Grade 4 Liver Enzyme Elevation in Intellia’s Phase 3 ATTR Amyloidosis Trial

 Last night, Intellia filed a material event report (8-k) with the SEC.  In there, they revealed a case of very high, grade 4 liver enzyme elevations in a single subject treated with NTLA-2001 (nex-z) in the ongoing MAGNITUDE phase 3 ATTR-CM trial.  This case appears to be resolving without any hospitalization or medical intervention.

For context, Intellia has now dosed around 400 subjects with its particular LNP-mRNA formulation across the ATTR and HAE trials.  This is the first such case to be reported.  Earlier cases of liver enzyme elevations were rare.  There were 2 milder, but significant AST elevations in the first month following dosing among the 36 subjects in the phase I/II portion of ATTR-CM development of nex-z (Fontana etal, 2024).  These cases similarly resolved within days.

Liver safety is a key consideration in the development of systemically administered LNP-delivered nucleic acids.  Following delivery, the liver soaks up these LNPs containing non-natural lipids that could insert themselves into normal lipid biology.  It is therefore important that they degrade and get removed from the body- the sooner the better.

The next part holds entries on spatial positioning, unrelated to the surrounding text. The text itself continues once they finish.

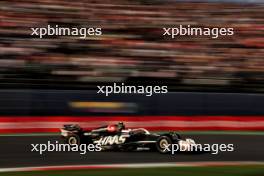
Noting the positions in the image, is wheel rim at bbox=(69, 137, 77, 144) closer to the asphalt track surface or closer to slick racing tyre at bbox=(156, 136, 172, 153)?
the asphalt track surface

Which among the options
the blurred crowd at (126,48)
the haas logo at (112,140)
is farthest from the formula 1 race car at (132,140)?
the blurred crowd at (126,48)

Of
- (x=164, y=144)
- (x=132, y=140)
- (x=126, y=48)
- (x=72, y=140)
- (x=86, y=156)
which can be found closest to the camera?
(x=86, y=156)

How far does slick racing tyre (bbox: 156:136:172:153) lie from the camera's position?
8133 mm

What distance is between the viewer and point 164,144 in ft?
26.7

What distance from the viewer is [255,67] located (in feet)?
41.7

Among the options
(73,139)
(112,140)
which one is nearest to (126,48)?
(73,139)

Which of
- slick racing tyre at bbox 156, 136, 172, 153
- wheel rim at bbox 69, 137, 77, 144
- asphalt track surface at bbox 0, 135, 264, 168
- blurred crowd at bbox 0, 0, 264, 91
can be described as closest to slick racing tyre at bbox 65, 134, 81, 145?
wheel rim at bbox 69, 137, 77, 144

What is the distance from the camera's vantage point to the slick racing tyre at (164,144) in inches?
320

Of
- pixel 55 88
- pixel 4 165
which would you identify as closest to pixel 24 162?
pixel 4 165

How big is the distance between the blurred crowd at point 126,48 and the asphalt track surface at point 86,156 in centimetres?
221

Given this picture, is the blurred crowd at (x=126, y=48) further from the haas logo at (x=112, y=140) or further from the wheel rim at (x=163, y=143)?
the wheel rim at (x=163, y=143)

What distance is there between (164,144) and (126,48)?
449 centimetres

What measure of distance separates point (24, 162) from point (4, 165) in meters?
0.32

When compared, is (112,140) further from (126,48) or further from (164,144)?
(126,48)
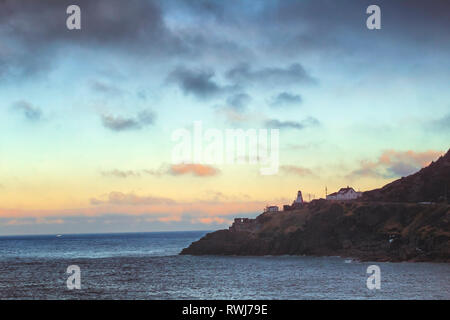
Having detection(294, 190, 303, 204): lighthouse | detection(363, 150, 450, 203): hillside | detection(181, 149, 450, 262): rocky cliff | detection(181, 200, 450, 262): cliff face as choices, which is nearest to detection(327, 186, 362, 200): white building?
detection(181, 149, 450, 262): rocky cliff

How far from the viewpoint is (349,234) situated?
14262 centimetres

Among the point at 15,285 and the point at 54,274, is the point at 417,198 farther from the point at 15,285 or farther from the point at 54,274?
the point at 15,285

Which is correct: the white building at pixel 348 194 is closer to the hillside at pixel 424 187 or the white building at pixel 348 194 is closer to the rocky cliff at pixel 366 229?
the rocky cliff at pixel 366 229

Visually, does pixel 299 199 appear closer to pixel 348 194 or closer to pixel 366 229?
pixel 348 194

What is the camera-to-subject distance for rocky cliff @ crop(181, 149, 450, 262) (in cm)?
12369

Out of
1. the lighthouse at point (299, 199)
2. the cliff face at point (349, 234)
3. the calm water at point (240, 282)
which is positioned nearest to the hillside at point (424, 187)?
the cliff face at point (349, 234)

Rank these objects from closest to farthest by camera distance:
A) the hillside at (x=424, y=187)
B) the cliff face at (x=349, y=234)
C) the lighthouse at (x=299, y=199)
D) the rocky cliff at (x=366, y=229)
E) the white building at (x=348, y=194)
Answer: the cliff face at (x=349, y=234) → the rocky cliff at (x=366, y=229) → the hillside at (x=424, y=187) → the white building at (x=348, y=194) → the lighthouse at (x=299, y=199)

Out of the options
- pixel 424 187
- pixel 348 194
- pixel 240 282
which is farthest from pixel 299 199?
pixel 240 282

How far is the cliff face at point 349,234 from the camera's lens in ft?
400

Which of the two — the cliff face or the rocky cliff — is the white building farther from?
the cliff face

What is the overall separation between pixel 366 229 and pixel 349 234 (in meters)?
5.38
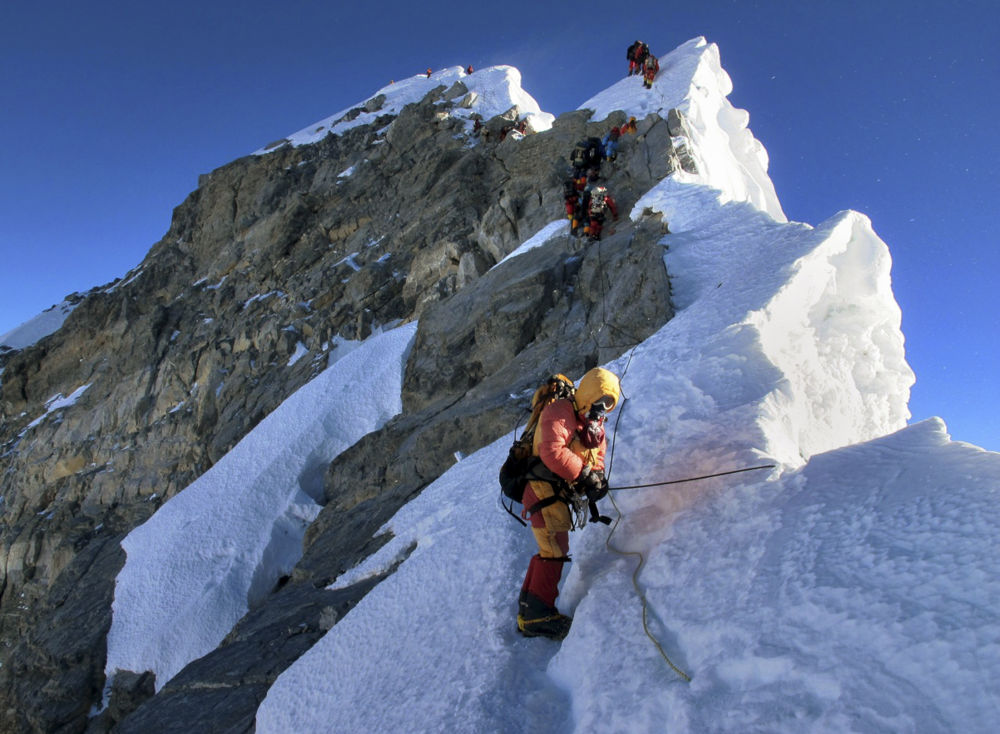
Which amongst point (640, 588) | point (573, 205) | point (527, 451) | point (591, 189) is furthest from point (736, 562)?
point (573, 205)

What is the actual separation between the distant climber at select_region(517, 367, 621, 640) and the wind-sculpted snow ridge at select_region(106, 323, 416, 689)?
337 inches

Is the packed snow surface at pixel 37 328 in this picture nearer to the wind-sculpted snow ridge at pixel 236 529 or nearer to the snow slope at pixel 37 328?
the snow slope at pixel 37 328

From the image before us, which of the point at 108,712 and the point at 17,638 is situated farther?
the point at 17,638

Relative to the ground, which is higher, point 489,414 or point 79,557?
point 489,414

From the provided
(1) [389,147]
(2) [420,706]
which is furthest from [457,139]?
(2) [420,706]

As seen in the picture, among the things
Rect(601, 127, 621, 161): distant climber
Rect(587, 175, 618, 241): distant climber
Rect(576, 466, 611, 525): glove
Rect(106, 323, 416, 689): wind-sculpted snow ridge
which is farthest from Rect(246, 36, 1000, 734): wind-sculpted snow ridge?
Rect(601, 127, 621, 161): distant climber

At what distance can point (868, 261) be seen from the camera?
8.16 meters

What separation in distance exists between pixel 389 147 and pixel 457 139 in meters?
5.11

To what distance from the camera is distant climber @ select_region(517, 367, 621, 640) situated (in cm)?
379

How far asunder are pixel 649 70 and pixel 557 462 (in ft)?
77.3

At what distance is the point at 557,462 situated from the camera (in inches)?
147

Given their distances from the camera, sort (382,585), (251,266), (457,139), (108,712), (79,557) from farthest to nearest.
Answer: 1. (251,266)
2. (457,139)
3. (79,557)
4. (108,712)
5. (382,585)

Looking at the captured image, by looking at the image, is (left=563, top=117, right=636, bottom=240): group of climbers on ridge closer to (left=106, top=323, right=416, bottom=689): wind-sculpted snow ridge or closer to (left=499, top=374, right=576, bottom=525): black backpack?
(left=106, top=323, right=416, bottom=689): wind-sculpted snow ridge

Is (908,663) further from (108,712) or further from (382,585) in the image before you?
(108,712)
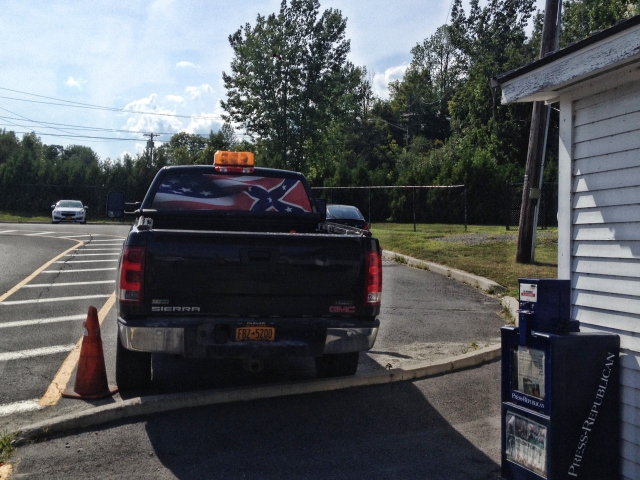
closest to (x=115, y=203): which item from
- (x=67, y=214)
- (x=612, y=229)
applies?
(x=612, y=229)

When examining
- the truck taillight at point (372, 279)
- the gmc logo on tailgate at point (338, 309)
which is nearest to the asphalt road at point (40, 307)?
the gmc logo on tailgate at point (338, 309)

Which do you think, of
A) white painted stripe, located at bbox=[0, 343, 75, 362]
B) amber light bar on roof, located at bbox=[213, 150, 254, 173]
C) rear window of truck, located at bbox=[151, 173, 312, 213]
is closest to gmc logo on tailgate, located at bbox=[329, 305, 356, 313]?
rear window of truck, located at bbox=[151, 173, 312, 213]

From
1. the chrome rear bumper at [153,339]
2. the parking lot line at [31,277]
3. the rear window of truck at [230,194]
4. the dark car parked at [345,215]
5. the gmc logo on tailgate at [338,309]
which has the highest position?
the rear window of truck at [230,194]

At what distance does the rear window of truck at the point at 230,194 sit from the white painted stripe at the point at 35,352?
1.96m

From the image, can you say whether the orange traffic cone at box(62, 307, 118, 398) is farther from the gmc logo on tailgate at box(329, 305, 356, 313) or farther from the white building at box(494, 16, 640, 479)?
the white building at box(494, 16, 640, 479)

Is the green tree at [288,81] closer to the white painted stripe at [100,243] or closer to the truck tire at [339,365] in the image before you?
the white painted stripe at [100,243]

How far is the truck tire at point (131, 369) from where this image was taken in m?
6.30

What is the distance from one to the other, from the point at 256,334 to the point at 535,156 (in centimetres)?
1077

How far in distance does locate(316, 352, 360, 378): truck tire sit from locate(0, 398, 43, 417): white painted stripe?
251 cm

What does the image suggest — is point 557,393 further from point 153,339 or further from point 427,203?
point 427,203

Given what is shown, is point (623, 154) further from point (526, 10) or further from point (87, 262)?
point (526, 10)

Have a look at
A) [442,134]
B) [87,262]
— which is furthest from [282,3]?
[87,262]

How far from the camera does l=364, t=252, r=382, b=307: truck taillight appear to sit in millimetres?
6020

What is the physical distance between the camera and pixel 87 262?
17578mm
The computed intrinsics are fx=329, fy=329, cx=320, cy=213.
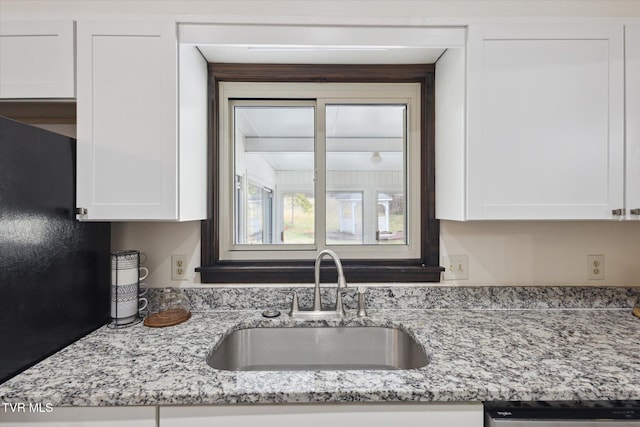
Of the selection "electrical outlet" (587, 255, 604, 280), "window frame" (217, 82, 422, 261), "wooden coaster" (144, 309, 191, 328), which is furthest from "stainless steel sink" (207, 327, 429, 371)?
"electrical outlet" (587, 255, 604, 280)

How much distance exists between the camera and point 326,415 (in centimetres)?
92

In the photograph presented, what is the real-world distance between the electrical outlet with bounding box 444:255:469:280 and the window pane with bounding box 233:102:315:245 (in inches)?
27.6

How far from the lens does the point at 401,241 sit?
1.75m

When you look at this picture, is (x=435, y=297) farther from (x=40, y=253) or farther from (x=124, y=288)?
(x=40, y=253)

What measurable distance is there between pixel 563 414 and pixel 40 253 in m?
1.66

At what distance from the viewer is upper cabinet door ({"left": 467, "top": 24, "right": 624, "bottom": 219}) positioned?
1.27 metres

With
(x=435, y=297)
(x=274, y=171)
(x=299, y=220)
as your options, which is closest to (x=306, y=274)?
(x=299, y=220)

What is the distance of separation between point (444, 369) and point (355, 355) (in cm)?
51

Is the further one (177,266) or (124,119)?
(177,266)

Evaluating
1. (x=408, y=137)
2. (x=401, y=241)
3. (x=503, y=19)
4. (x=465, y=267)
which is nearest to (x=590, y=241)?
(x=465, y=267)

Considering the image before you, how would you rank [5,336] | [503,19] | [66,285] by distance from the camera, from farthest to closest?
[503,19]
[66,285]
[5,336]

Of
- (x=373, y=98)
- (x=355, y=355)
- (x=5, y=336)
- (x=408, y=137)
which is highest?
(x=373, y=98)

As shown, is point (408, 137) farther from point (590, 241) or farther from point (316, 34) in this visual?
point (590, 241)

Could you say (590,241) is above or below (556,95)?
below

There has for example been a case of so called Hy’s Law with Alnylam’s LNP-formulated Patisiran (RNAi) in its phase 3 trial in ATTR-CM (APOLLO-B), meaning that bilirubin was concurrently elevated (excerpt from the APOLLO-B Briefing Docs):

  

Clearly, more context, including the temporal association with nex-z administration, any changes in bilirubin, and the general health and behavior of the subject involved, need to be eventually provided by Intellia for better judgement of the event (it is a blinded study).  It needs to be remembered, too, that nex-z (or most other CRISPR-LNPs) is administered only once which allows for close monitoring in clinical practice.  The fact that the trial is allowed to continue is a positive sign.

Update (5 June, 2025): Since the initial 8-k came out, the company had meetings with analysts during which it emerged that the liver enzyme elevations occured and waned in week 4-5 following administration.  This is inconsistent with acute LNP toxicity as I speculated.  For example, VERVE-101 triggered such an acute response with ALT peaking in the first week.  

This leaves a rare adaptive immune response to the CRISPR editing enzyme (Cas9) or a delayed response to the editing mechanism (double-strand breaks) as the two main other plausible mechanisms.  Pre-existing immunity to various Cas9 enzymes is quite common, so that might be a line of investigation and lead to future adaptations of use.  If hepatocytes that highly express Cas9 for a prolonged period of time got preferentially attacked by cytotoxic T-cells, there should be a decrease in editing levels following the immune attack.

There was also the disclosure that the subject had taken 3g paracetamol for 8 days prior to receiving therapy, a medicine known for occasional severe hepatotoxicity (yes, even common, over-the-counter medicines can cause grade 4 and higher liver enzyme elevations).  Keeping your liver happy around systemic LNP-RNA administration, for example by abstaining from alcohol should be good practice in any case.

1 1/2 weeks following the hepatotoxicity disclosure, no clinical halt has been placed on NTLA-2001 by any of the global regulatory bodies involved in the phase 3 trial, giving extra comfort around its overall safety profile.